Exercise objective: Which lines of the entries contain the string "document"? Please find them and copy them.

Input data:
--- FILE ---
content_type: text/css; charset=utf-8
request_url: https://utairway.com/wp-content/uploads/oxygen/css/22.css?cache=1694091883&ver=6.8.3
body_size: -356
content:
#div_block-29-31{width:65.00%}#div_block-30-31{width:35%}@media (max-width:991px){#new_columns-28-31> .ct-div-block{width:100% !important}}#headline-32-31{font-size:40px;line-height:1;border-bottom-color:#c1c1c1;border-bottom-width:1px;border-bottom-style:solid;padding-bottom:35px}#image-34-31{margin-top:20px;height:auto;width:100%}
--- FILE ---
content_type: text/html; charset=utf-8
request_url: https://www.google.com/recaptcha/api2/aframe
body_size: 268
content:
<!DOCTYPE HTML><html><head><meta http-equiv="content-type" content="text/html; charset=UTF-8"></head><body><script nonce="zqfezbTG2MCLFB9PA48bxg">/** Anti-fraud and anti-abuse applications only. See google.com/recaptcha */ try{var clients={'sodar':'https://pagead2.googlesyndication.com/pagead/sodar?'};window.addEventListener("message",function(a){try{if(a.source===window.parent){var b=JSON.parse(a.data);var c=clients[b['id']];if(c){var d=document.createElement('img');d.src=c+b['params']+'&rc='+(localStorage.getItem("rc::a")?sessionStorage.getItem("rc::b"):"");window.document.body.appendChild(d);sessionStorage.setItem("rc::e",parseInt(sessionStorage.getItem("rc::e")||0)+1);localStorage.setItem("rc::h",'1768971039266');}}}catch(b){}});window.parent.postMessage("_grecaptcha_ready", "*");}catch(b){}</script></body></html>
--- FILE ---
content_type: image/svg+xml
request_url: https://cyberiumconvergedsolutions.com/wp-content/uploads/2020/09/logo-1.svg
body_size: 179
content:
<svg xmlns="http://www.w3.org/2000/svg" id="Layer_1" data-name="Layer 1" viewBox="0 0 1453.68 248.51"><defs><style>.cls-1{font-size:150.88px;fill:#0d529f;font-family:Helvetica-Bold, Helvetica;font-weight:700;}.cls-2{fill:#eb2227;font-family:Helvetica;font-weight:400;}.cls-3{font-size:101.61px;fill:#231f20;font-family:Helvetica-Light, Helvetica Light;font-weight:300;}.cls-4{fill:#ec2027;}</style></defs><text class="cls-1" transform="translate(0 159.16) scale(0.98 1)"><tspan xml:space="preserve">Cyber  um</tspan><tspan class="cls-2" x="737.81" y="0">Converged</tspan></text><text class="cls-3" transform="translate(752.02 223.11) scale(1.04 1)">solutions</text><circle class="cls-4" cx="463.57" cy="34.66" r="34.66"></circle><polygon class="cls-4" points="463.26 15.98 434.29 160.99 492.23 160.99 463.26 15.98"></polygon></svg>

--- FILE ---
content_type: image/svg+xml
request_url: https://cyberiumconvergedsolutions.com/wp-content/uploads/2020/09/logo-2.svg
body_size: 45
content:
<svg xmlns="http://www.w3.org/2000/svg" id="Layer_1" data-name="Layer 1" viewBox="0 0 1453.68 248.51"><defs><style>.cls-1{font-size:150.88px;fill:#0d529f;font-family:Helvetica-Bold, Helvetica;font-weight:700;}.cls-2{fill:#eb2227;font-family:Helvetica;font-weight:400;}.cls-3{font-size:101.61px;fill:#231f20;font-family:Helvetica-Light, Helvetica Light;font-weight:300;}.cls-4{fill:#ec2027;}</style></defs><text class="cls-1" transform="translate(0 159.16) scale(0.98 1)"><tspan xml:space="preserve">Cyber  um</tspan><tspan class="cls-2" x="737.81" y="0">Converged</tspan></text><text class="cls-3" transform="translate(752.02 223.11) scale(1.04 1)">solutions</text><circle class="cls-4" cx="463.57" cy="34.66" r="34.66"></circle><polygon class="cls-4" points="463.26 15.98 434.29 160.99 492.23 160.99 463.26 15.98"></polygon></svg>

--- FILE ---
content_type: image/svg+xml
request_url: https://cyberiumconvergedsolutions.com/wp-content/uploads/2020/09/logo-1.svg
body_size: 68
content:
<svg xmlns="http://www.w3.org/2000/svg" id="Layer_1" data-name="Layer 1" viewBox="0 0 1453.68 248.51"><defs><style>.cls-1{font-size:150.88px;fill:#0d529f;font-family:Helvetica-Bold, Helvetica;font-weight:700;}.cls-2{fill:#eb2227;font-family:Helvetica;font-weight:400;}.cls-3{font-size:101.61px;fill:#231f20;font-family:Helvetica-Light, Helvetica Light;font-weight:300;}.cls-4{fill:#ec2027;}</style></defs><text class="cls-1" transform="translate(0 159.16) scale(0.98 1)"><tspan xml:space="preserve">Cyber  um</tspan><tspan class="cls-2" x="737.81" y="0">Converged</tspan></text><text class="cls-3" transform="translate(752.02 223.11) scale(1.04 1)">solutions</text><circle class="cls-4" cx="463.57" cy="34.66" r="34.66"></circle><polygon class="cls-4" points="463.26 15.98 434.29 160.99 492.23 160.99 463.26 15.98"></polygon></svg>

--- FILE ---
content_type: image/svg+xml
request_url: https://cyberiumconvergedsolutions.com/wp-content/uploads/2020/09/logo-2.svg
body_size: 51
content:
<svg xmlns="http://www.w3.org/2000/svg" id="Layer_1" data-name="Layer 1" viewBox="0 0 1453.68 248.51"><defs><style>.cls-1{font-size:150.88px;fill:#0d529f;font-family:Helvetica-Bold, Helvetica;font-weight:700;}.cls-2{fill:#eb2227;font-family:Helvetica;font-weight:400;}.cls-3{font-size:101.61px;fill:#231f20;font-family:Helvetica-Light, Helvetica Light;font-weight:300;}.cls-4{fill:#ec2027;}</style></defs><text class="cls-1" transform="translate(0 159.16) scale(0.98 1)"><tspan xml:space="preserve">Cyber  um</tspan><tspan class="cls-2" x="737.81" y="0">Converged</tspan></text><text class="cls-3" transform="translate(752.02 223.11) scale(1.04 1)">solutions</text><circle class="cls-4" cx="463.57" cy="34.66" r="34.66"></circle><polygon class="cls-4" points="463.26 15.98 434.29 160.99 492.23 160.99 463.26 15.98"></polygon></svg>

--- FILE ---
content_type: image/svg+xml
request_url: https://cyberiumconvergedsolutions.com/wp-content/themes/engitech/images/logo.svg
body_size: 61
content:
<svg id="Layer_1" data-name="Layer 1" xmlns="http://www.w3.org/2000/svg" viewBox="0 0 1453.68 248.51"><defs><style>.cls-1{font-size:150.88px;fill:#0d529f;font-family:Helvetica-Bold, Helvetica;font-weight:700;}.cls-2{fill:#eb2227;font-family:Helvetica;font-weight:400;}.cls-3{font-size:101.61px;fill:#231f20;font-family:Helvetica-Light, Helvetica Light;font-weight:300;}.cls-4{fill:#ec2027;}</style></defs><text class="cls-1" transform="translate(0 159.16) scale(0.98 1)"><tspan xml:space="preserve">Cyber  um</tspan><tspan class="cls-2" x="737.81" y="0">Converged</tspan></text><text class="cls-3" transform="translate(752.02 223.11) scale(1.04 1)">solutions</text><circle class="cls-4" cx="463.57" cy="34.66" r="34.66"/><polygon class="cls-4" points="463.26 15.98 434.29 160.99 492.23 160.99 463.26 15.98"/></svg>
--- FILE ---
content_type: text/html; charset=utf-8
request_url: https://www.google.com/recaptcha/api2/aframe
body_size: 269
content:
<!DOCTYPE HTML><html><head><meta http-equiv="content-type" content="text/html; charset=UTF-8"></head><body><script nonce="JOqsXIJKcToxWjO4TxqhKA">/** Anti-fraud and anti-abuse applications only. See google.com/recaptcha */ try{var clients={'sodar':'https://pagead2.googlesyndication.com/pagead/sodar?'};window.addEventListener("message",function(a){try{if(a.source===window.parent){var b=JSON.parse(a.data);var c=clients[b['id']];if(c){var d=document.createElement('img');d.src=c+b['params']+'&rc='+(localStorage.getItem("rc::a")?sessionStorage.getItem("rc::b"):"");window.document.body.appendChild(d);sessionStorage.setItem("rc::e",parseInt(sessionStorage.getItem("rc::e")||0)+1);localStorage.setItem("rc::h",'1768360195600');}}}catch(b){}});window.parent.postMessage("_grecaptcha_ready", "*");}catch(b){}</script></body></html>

Task solution:
<!DOCTYPE HTML><html><head><meta http-equiv="content-type" content="text/html; charset=UTF-8"></head><body><script nonce="zqfezbTG2MCLFB9PA48bxg">/** Anti-fraud and anti-abuse applications only. See google.com/recaptcha */ try{var clients={'sodar':'https://pagead2.googlesyndication.com/pagead/sodar?'};window.addEventListener("message",function(a){try{if(a.source===window.parent){var b=JSON.parse(a.data);var c=clients[b['id']];if(c){var d=document.createElement('img');d.src=c+b['params']+'&rc='+(localStorage.getItem("rc::a")?sessionStorage.getItem("rc::b"):"");window.document.body.appendChild(d);sessionStorage.setItem("rc::e",parseInt(sessionStorage.getItem("rc::e")||0)+1);localStorage.setItem("rc::h",'1768971039266');}}}catch(b){}});window.parent.postMessage("_grecaptcha_ready", "*");}catch(b){}</script></body></html>
<!DOCTYPE HTML><html><head><meta http-equiv="content-type" content="text/html; charset=UTF-8"></head><body><script nonce="JOqsXIJKcToxWjO4TxqhKA">/** Anti-fraud and anti-abuse applications only. See google.com/recaptcha */ try{var clients={'sodar':'https://pagead2.googlesyndication.com/pagead/sodar?'};window.addEventListener("message",function(a){try{if(a.source===window.parent){var b=JSON.parse(a.data);var c=clients[b['id']];if(c){var d=document.createElement('img');d.src=c+b['params']+'&rc='+(localStorage.getItem("rc::a")?sessionStorage.getItem("rc::b"):"");window.document.body.appendChild(d);sessionStorage.setItem("rc::e",parseInt(sessionStorage.getItem("rc::e")||0)+1);localStorage.setItem("rc::h",'1768360195600');}}}catch(b){}});window.parent.postMessage("_grecaptcha_ready", "*");}catch(b){}</script></body></html>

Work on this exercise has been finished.